▸ What needs to be done: Among the entries below, tally each line in which the word "charset" is found, then state the tally alone.

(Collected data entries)
*-*-*

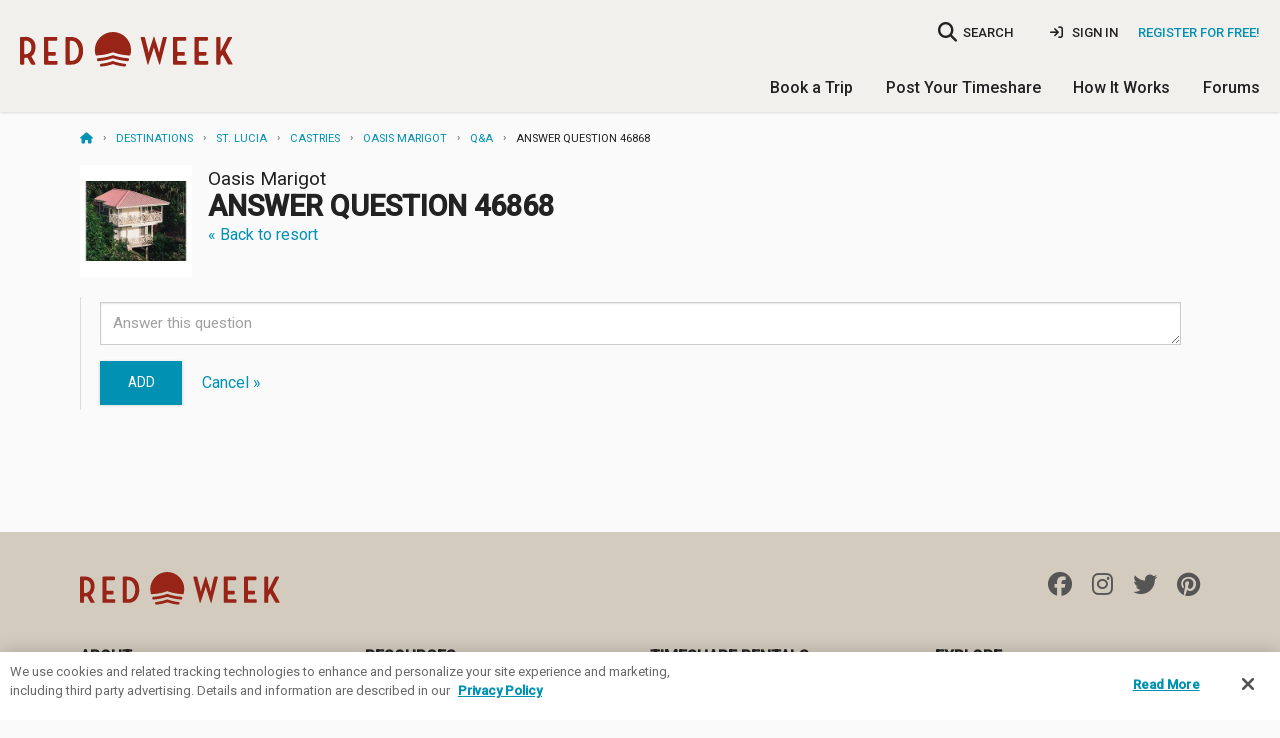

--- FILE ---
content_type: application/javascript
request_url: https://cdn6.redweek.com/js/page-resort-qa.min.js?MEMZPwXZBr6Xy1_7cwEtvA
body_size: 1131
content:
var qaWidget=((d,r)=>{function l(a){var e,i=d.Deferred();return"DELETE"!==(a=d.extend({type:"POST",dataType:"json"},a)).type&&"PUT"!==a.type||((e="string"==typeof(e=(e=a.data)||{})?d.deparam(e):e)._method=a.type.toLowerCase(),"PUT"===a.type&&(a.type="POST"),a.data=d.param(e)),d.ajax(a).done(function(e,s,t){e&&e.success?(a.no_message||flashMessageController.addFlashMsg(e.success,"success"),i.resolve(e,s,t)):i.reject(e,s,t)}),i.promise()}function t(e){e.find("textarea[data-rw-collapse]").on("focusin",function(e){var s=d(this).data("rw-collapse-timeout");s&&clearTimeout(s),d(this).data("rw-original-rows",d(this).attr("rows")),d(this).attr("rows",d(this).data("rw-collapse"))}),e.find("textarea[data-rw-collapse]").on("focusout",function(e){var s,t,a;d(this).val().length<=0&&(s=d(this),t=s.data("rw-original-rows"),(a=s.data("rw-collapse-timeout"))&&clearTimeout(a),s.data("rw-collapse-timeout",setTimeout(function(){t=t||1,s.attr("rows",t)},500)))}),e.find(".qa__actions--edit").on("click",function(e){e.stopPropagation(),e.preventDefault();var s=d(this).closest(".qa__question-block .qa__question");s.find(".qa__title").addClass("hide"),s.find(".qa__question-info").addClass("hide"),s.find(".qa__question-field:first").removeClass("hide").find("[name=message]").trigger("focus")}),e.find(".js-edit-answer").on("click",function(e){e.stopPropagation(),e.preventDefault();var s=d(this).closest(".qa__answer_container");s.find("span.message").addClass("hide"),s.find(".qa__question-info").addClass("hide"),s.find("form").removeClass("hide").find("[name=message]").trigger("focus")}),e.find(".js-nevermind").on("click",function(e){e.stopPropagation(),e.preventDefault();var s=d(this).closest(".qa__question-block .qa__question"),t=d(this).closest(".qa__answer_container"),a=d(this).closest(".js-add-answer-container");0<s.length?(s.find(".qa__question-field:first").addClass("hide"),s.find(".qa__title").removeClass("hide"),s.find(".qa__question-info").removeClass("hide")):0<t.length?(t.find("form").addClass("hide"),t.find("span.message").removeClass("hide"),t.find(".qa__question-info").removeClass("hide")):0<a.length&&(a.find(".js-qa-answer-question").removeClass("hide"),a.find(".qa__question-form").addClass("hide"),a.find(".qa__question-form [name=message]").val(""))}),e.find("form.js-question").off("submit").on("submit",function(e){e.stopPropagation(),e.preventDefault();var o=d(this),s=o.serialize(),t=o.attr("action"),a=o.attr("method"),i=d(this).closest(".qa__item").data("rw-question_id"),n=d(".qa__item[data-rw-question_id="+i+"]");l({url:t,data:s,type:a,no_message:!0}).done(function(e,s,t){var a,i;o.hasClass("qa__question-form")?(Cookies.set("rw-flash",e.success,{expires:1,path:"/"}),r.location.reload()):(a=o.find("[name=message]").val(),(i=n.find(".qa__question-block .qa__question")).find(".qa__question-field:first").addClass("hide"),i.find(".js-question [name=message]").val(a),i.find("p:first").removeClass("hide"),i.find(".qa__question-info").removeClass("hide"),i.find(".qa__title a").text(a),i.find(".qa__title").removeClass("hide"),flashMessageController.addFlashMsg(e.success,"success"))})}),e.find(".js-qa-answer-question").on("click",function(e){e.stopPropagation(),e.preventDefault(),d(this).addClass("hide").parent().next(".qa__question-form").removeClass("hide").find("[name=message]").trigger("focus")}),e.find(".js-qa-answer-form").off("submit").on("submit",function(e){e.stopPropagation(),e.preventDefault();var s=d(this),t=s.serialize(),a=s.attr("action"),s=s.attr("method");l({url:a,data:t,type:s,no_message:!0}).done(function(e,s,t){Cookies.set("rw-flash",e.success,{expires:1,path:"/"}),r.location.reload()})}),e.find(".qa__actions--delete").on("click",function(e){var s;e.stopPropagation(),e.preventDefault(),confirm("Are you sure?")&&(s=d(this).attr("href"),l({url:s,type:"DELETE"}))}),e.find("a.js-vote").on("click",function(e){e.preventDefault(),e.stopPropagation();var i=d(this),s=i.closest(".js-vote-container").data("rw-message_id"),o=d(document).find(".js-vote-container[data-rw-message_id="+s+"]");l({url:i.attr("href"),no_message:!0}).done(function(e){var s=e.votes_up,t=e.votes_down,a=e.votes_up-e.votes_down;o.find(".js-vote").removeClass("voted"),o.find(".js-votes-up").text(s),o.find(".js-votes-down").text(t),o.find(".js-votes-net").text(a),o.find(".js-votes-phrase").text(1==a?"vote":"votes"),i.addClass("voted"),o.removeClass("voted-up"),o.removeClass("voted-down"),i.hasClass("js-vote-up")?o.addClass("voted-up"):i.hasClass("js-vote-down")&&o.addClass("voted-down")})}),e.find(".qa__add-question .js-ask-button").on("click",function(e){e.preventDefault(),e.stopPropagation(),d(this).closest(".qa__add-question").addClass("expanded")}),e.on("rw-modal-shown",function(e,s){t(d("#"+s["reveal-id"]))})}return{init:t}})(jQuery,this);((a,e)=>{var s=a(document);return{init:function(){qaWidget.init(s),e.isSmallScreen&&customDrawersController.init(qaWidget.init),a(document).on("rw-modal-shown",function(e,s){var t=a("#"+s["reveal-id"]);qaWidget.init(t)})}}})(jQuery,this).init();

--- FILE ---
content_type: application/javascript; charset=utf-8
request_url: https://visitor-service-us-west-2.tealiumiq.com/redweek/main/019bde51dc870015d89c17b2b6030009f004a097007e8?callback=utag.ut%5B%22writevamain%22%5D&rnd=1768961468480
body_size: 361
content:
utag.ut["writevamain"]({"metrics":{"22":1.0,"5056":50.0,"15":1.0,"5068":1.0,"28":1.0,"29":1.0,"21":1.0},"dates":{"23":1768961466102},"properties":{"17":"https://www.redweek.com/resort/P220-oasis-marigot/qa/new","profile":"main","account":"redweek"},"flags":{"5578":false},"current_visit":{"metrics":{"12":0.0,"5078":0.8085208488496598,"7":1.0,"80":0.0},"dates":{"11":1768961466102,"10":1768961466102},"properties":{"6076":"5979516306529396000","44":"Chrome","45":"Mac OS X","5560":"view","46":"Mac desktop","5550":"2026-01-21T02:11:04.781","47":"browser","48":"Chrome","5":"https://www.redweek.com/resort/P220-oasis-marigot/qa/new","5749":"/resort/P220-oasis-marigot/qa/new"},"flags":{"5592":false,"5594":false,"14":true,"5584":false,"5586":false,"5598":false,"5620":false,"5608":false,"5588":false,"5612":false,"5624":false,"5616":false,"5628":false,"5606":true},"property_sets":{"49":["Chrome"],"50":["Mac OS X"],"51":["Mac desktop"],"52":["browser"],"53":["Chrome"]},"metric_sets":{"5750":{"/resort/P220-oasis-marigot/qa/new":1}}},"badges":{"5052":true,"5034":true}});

*-*-*

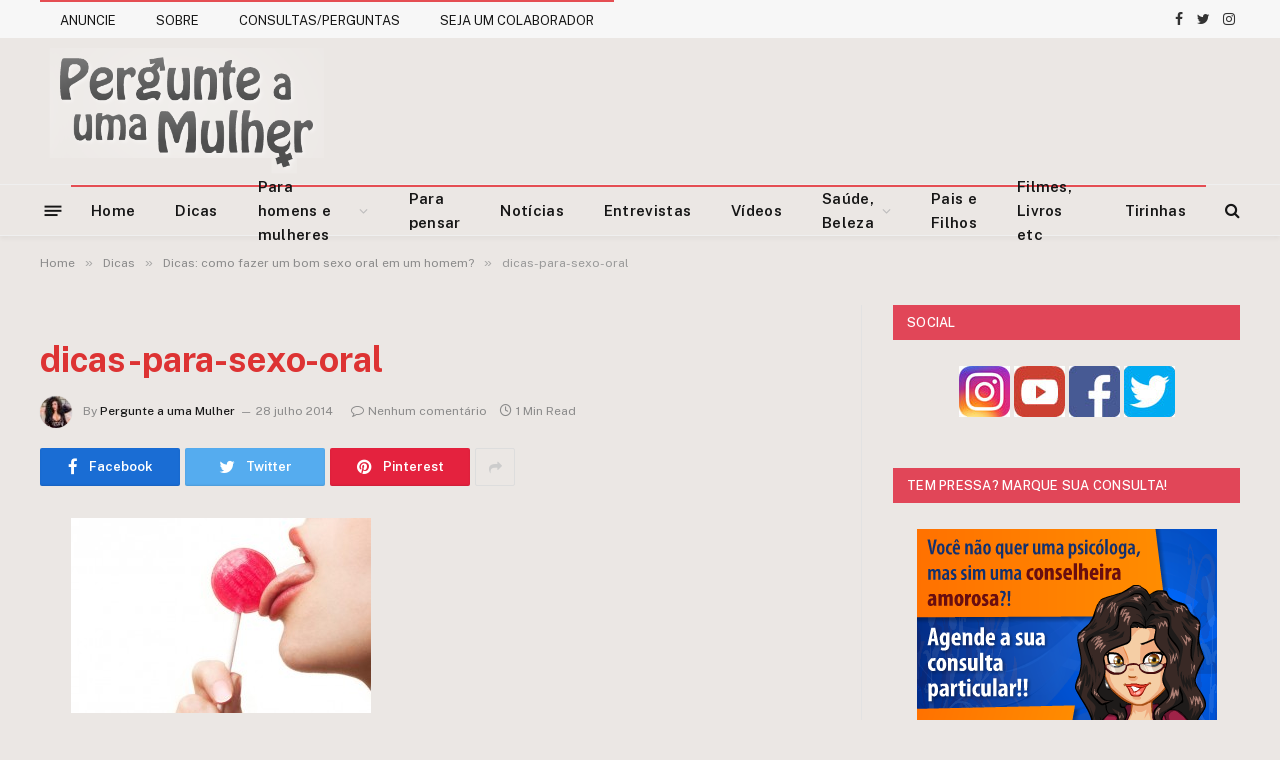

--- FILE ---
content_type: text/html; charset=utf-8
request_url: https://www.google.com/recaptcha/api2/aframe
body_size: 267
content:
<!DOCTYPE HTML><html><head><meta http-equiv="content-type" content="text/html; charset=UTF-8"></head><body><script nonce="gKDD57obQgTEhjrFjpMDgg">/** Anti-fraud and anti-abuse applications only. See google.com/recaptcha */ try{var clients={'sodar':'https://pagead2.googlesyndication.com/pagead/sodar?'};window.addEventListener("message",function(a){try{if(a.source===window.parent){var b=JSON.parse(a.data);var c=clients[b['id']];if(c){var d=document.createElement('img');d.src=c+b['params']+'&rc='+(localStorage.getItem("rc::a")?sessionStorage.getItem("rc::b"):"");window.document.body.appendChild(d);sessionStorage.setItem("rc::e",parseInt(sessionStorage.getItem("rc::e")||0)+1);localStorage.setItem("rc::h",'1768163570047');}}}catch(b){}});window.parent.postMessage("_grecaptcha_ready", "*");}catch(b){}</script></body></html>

*-*-*

▸ Task result: 3